Der beunruhigende Teil für jeden, der in ein offenes Web investiert hat, ist, dass Google anfängt, ein Prinzip zu ignorieren, das es verfochten hat, indem es seine eigenen Dienste nur mit Chrome anbietet – selbst wenn es nur anfangs ist. Wenn man bedenkt, wie oft das schon vorgekommen ist, wird die jüngste Chrome-only Google-App, YouTube TV, wahrscheinlich nicht die letzte sein.
„Das ist wirklich nicht akzeptabel“, sagt Jen Simmons, Mitglied der CSS-Arbeitsgruppe und Fürsprecherin der Entwickler bei Mozilla, und verweist auf Groupon, das seine Website für Chrome optimiert. „Webentwickler, das könnt ihr besser. Entwickelt für das Web, nicht für einen Browser.
John Gruber, Autor des Blogs Daring Fireball und Erfinder des Markdown-Publikationsformats, warnt, dass noch mehr davon kommen könnte. „Es gibt im Moment so viele Dinge, die nur in Chrome verfügbar sind“, sagt Gruber. „Wenn Sie glauben, dass Google keine eigene Chrome-Plattform aufbaut, dann stecken Sie den Kopf in den Sand.“
Es gibt aber auch Hoffnung. „Die Etablierung von Entwicklergewohnheiten, die das Wachstum des offenen Webs unterstützen, bleibt ein Schwerpunkt für das Chrome-Team und Google insgesamt im Jahr 2018“, sagt Ben Galbraith von Google. Es ist ein Fokus, den sowohl das Chrome- als auch das Google-Webteam eng aufeinander abstimmen müssen, um Chrome-only-Sites zu vermeiden.
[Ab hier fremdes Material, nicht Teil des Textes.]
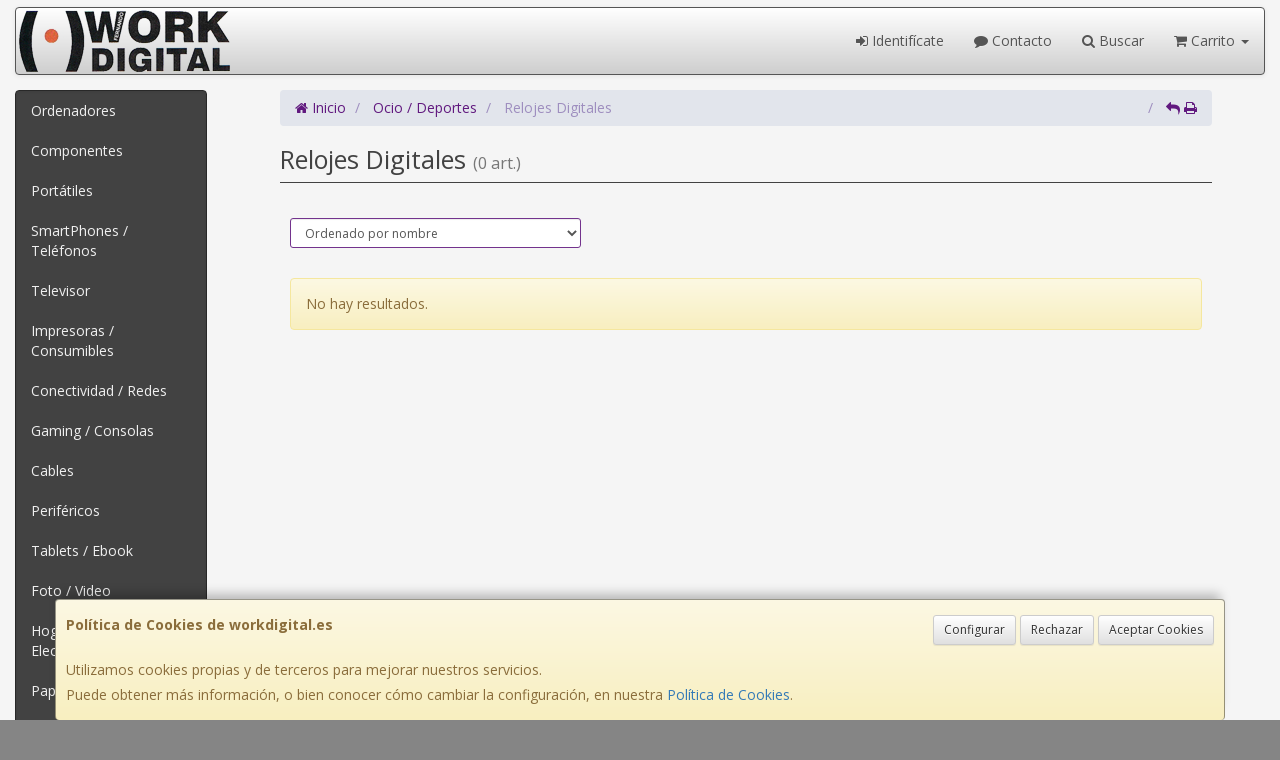

--- FILE ---
content_type: text/css
request_url: https://www.workdigital.es/assets/css/e_style.min.css?v=7
body_size: 78
content:
@import url("https://fonts.googleapis.com/css?family=Open+Sans:400,700,300");html{height:100%}body{font-family:"Open Sans";color:#333333!important;background:#858585}a,a:active{}a.activo,a:hover{}h1{}h2{}h3{}h4{}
Microsoft mag den Tod des Internet Explorer 6 gefeiert haben, aber wenn Google nicht aufpasst, könnte es eine hässliche Ära des Internets wiederauferstehen lassen, in der „funktioniert am besten mit Chrome“ ein moderner Albtraum ist.
Update, 2:20PM ET: Zusätzliche Details zur Unterstützung der Google-Dienste für die Browser Firefox und Edge wurden geklärt. Erneut aktualisiert um 12:05 ET am 5. Januar, um Groupons verräterischen Rückzieher der reinen Chrome-Unterstützung in einem Tweet aufzunehmen.